Now that we have the un-normalized adjustment, we have to normalize it.  The simplest way to normalize is to divide each result by the total of 95% = 0.95.  So we get 52.6% for W, and 47.4% for R, which is normalized.  This is the updated probability, based on the new information.  Now, if all this fancy math I've done is correct, then what we have here is a prime example of the Generalized Inductive Hypothesis.  Given a bag with an unknown marble distribution, the observation of a white marble has made the chance of the bag being a W bag increase in comparison to the chance of it being an R bag.
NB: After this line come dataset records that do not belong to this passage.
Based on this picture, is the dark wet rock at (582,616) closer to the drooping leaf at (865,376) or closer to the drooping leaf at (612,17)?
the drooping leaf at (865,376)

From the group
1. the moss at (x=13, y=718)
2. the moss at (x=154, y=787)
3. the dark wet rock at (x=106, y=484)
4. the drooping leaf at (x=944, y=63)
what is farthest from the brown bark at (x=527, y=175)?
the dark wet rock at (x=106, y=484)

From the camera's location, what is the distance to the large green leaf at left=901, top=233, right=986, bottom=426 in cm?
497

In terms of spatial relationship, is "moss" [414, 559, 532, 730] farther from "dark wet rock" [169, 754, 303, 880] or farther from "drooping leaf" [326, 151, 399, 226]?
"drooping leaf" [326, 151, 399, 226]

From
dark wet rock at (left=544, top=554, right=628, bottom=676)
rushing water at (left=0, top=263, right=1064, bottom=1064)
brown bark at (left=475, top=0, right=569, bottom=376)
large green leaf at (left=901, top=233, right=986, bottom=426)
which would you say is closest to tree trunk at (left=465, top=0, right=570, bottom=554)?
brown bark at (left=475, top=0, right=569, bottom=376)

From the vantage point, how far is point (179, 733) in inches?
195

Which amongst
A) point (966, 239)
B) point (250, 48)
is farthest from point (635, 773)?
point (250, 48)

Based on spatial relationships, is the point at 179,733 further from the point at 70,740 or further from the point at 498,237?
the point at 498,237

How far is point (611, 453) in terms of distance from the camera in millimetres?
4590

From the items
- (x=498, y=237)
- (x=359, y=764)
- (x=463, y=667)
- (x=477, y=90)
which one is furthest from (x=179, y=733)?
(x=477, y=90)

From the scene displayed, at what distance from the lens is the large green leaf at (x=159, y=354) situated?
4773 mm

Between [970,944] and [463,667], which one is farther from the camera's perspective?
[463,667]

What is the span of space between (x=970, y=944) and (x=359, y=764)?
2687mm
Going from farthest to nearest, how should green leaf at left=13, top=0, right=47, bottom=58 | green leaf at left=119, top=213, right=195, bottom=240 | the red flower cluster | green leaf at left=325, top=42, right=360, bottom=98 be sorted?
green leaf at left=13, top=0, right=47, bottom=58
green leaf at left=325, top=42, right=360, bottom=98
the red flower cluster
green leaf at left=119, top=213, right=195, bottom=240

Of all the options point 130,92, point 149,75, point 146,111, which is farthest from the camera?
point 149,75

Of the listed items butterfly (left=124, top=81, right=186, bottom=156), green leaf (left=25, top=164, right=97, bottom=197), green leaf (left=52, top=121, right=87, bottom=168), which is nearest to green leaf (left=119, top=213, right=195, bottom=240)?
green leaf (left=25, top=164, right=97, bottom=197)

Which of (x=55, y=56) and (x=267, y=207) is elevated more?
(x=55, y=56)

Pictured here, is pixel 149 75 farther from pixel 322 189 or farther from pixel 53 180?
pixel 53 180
To understand why the mathematics I've used is correct, let's think about a slightly different scenario.  Instead of getting a random bag, and then updating on the knowledge that a random marble from that bag was white, let's suppose the draw happens first.  I take my million bags and draw a random marble from each one.  I keep only those bags from which I drew a white marble, and reject any from which I drew a red marble.  On average, I will have 450 thousand of the R bags and all 500 thousand of the W bags.  Then from these remaining bags, I give you one at random.  Clearly, there is now a 450k/950k = 47.4% chance that the bag I gave you is an R bag, and a 500k/950k = 52.6% chance that the bag I gave you is a W bag.  Exactly the same as what we calculated before!
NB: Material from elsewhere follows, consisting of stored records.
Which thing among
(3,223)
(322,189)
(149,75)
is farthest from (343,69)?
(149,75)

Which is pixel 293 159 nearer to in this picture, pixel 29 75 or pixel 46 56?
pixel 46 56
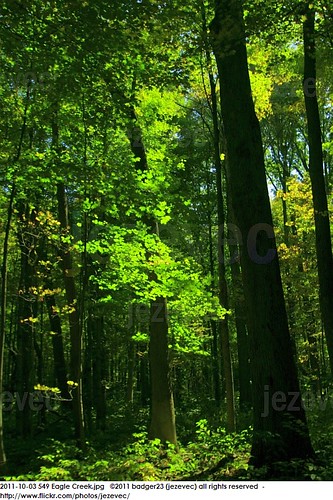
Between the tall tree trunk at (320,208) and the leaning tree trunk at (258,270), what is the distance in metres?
2.60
So what we calculated in the first scenario is the odds of getting a random bag from which one white marble has been drawn.  But we've calculated this even though we didn't know the result of the draw until after we got the bag.  This is what I meant by updating your distribution.  Before the draw, we just had a random bag.  But after the draw, we had a random bag that had produced a white marble.  We then updated our probability distribution to reflect this new knowledge.

And if I let you draw a second marble, and it too is white, then the probabilities will become even more extreme.  While it takes 91 draws to be absolutely certain you have a W bag, it takes just 20 white marbles to be 99% sure.  That's merely a fifth of the bag!  So there's no need for biologists to go looking for every single raven.  Observing just a third of the raven population will give us a very high confidence level in the "all ravens are black" hypothesis.  It all follows straight from the mathematics of probability theory.
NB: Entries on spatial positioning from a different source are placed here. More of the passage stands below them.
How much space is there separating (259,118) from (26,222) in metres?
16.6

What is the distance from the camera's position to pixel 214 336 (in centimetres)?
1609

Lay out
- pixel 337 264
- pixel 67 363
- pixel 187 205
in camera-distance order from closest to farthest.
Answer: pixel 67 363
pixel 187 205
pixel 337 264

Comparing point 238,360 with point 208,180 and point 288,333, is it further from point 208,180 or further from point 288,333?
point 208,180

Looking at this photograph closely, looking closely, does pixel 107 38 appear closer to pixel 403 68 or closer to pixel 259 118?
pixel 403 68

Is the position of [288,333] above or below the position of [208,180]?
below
And there is no "principle of uniformity" either.  In fact, since the order of information doesn't affect the result, there's no need for a time axis at all!  Induction is more general than that.  We can apply it in a timeless scenario.  We can even apply it across time.  We can look at observations from the past and use them to conclude temporal uniformity.  Because it's facts about probability that form the foundation of induction, not temporal uniformity.

And finally, even the math isn't all that important.  It doesn't matter that I chose 1 million or 90% or a 50/50 prior or any of that.  What matters is the upper bound.  If we draw a white marble, we ask "Given hypothesis H, what are the odds of drawing a white marble?" These odds are at their highest when H is "all the marbles in the bag are white."  It can't get any higher.  You can't have more white marbles in the bag than you have marbles in the bag.  You can't have a greater than 100% chance of getting a white marble.  Something can't happen more often than always.  It's a tautology.  If we have a W bag, then all the marbles are white, so we have to draw a white marble.  So "W and we draw a white marble" can't be any less likely than the prior for W.  But for any other kind of bag, then we can draw a non-white marble.  It's possible, so it must have some chance of occuring.  Thus "R and we draw a white marble" has to be less likely than the prior for R.  R's (un-normalized) liklihood has gone down, while W's has remained the same.  Thus W/R has gone up.  All because "we draw a white marble" is more likely for a W bag than for an R bag, or for any other bag.  That's the GIH.

#### 1 comment:

1. Nice! I'm currently working my way through Probability Theory: The Logic of Science, by E.T. Jaynes. He connects Bayesian/GIH reasoning to both formal logic and scientific inference. Super-highly recommend it for anyone interested in this stuff.